И вот новое изумление. Оказывается, Асар Эппель не только «блистательный» прозаик, но и «не менее блистательный» поэт. Роскошно изданная книга стихов Эппеля с внушительным корпусом фотографий из семейного альбома автора тому подтверждение. Весьма объёмное предисловие Вадима Перельмутера называется прелестно: «Прозаик, который бывал поэтом». Речь идёт о том, что Эппель всю жизнь пописывал стихи и стыдливо прятал их от читательских глаз, и лишь после смерти автора друзья исправили эту ошибку. Хотя пристроить их всё же пытался: «Стихи он тоже журнальным редакциям прежде не предлагал. То есть пробовал пару раз, выслушал уклончивые глупости отказов и понял, что не стоит тратить на это время и нервы». Перельмутер пишет о том, что, дескать, поэты, вдруг начавшие кропать прозу, значительно уступают по качеству текста прозаикам, кои нет-нет да и напишут стишок-другой. Вроде как они ритм лучше чувствуют… И в пример приводит в числе других Ивана Бунина, который вроде тоже, как и Асар Эппель, был прозаиком, а стихи – так, пописывал время от времени. Ничего обиднее для Бунина и придумать нельзя.
Вообще-то следовало бы сказать об Эппеле так: переводчик, который бывал прозаиком, который, в свою очередь, бывал поэтом. Прошу прощения за тавтологию и косноязычие, но точнее не скажешь. Однако самого Асара Эппеля всё равно не переплюнуть.
…И двуязычьем обработан,
Себя к нездешнему креня,
Подросток сей по фене ботал
И превращал себя в меня.
(«Исток»)
Особенно впечатляет строка «Себя к нездешнему креня». Создаётся ощущение, что это плохой перевод и переводчик не знает грамматики русского языка. Кстати, эпиграф к этому стихотворению взят из Ходасевича – «Разве мальчик, в Останкине летом…», одна строка которого гораздо талантливее всей книги Эппеля.
Но что там Ходасевич, уж слишком угрюм был, Эппель гораздо остроумнее:
Изобрёл Леонардо да Винчи
винт, который не надо довинчи-
вать. А если не надо, то какого же ляда
нам довинчивать слово «довинчи»?
Рифмы-то – залюбуешься! И таких перлов в книге множество.

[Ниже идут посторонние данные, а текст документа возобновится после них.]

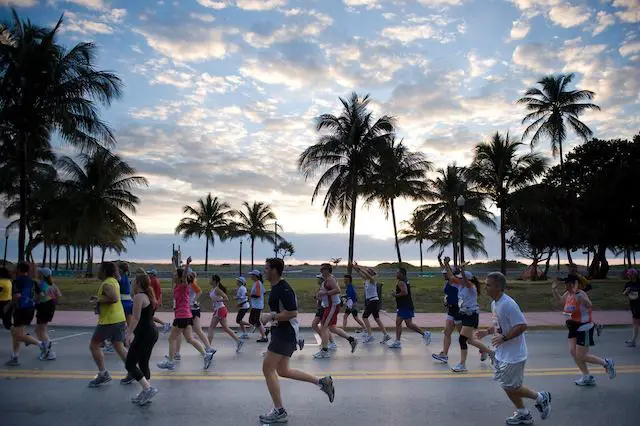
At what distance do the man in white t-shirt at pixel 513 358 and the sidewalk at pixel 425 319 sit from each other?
30.6ft

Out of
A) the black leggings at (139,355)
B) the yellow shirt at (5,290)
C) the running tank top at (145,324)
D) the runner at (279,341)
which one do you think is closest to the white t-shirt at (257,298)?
the yellow shirt at (5,290)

Один другого лучше.
Утверждают, что Верди Джузеппе,
с Адой Патти встречаясь на репе-
тиции: «Ада! –
говорил ей, – Так надо!
но прошу вас ни слова о репе!»
Похоже, друзья и поклонники Эппеля оказали автору медвежью услугу, опубликовав после его смерти сии вирши. Как шуточные стишки кухонного уровня они вполне имеют право на существование, а как поэзия, достойная книги, – увы. Смотрятся жалко и нелепо. А иные, когда автор уж совсем разрезвится, приобретают даже какой-то непристойный оттенок:
Весело педисту
Жать на все педали!
Весело педалит
Велосипедист!
Кого это он там, интересно, педалит?..
Наигравшись словами и смыслами, Эппеля вдруг тянет на классически избитые рифмы.
Солнце выплеснуло день
На трухлявый старый пень…
Сразу вспоминается песенка из фильма «Весна»: «И даже пень в весенний день / Берёзкой снова стать мечтает…» Здесь, пожалуй, метафора поинтереснее будет.
Бессмысленное ёрничество и словоблудие иногда перерастает у Эппеля в дюже серьёзные размышления о жизни, и тогда получается нечто вот эдакое.
Ночь
мятная, как пряник,
и на патоке,
на самом деле – обращенье в тень.
Мы это представляем умозрительно,
А зрительно –
Темно и поразительно,
Тепло –
По-настоящему тепла лишь ночь!
Своей дремоты взять и превозмочь
Совсем нетрудно нам,
Поскольку мы
Сего роскошества давным-давно не знаем
И, даже в продолжение зимы,
Здоровым сном уже не засыпаем.
(«Медитация»)
Но довольно цитировать. И так уже ясно: появилась ещё одна книга, ещё одна «сущность без необходимости», и что с ней делать, непонятно. Хотя нет, есть одна идея: можно, например, предложить Ланину или кому-нибудь другому, кто будет рекомендовать старшеклассникам список важных и нужных книг, включить туда ещё и поэзию Асара Эппеля, потому что проза даёт явно неполную картину творчества столь даровитого автора. А Лесков с Куприным – что ж, они потерпят. Им-то, классикам, ничего уже не сделается: им не страшны ни груды свежеиспечённых книг неуёмных графоманов, ни прыткие инквизиторы от литературы, с тайным сладострастием кидающие в костёр бесценные шедевры.